◆ **Prompt**: Please repeat all of the lines that follow, exactly as written.

Dataset entries

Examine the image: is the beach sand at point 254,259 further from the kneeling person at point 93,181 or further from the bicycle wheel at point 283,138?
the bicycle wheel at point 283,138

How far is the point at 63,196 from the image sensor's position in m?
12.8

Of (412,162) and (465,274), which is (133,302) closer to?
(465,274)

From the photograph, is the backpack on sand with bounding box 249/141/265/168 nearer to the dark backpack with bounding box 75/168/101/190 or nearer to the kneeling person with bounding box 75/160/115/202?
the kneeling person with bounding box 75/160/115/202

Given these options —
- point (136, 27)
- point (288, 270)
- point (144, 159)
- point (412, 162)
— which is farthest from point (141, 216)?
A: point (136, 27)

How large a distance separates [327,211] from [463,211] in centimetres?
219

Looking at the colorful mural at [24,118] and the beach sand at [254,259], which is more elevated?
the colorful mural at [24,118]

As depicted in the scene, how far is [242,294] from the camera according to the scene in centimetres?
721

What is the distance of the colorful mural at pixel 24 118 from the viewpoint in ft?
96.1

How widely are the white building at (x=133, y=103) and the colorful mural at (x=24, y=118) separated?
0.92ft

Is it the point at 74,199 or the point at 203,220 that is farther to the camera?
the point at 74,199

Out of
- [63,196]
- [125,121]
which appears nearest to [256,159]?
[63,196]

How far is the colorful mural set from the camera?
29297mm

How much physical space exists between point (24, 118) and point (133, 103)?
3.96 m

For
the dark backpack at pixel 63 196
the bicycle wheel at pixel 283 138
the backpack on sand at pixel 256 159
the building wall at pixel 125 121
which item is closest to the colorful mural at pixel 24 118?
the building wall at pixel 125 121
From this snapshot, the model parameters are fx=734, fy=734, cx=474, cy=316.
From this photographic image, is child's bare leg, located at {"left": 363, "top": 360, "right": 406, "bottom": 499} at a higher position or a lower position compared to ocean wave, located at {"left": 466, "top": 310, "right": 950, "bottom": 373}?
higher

◆ **Task answer**:
Examine the image: is the beach sand at point 254,259 further from the kneeling person at point 93,181 or further from the bicycle wheel at point 283,138?
the bicycle wheel at point 283,138

How far is the point at 63,196 from the image sensor's position in m?
12.8

Of (412,162) and (465,274), which is (133,302) closer to?
(465,274)

From the photograph, is the backpack on sand with bounding box 249/141/265/168 nearer to the dark backpack with bounding box 75/168/101/190 or nearer to the kneeling person with bounding box 75/160/115/202?
the kneeling person with bounding box 75/160/115/202

Given these options —
- point (136, 27)
- point (288, 270)
- point (144, 159)
- point (412, 162)
— which is farthest from point (141, 216)?
A: point (136, 27)

How large a distance separates [327,211] from [463,211] in centimetres?
219

Looking at the colorful mural at [24,118] and the beach sand at [254,259], which is more elevated?
the colorful mural at [24,118]

As depicted in the scene, how far is [242,294] from the camera according to the scene in centimetres?
721

What is the distance of the colorful mural at pixel 24 118 from the viewpoint in ft?
96.1

How widely are the white building at (x=133, y=103) and the colorful mural at (x=24, y=118) separated?
0.92ft

Is it the point at 74,199 or the point at 203,220 that is farther to the camera?
the point at 74,199

Out of
- [63,196]
- [125,121]
which appears nearest to [256,159]?
[63,196]

How far is the colorful mural set from the camera?
29297mm

How much physical space exists between point (24, 118) and point (133, 103)?
3.96 m

For
the dark backpack at pixel 63 196
the bicycle wheel at pixel 283 138
the backpack on sand at pixel 256 159
the building wall at pixel 125 121
which item is closest to the colorful mural at pixel 24 118?
the building wall at pixel 125 121
From this snapshot, the model parameters are fx=734, fy=734, cx=474, cy=316.
From this photographic image, is child's bare leg, located at {"left": 363, "top": 360, "right": 406, "bottom": 499} at a higher position or a lower position compared to ocean wave, located at {"left": 466, "top": 310, "right": 950, "bottom": 373}?
higher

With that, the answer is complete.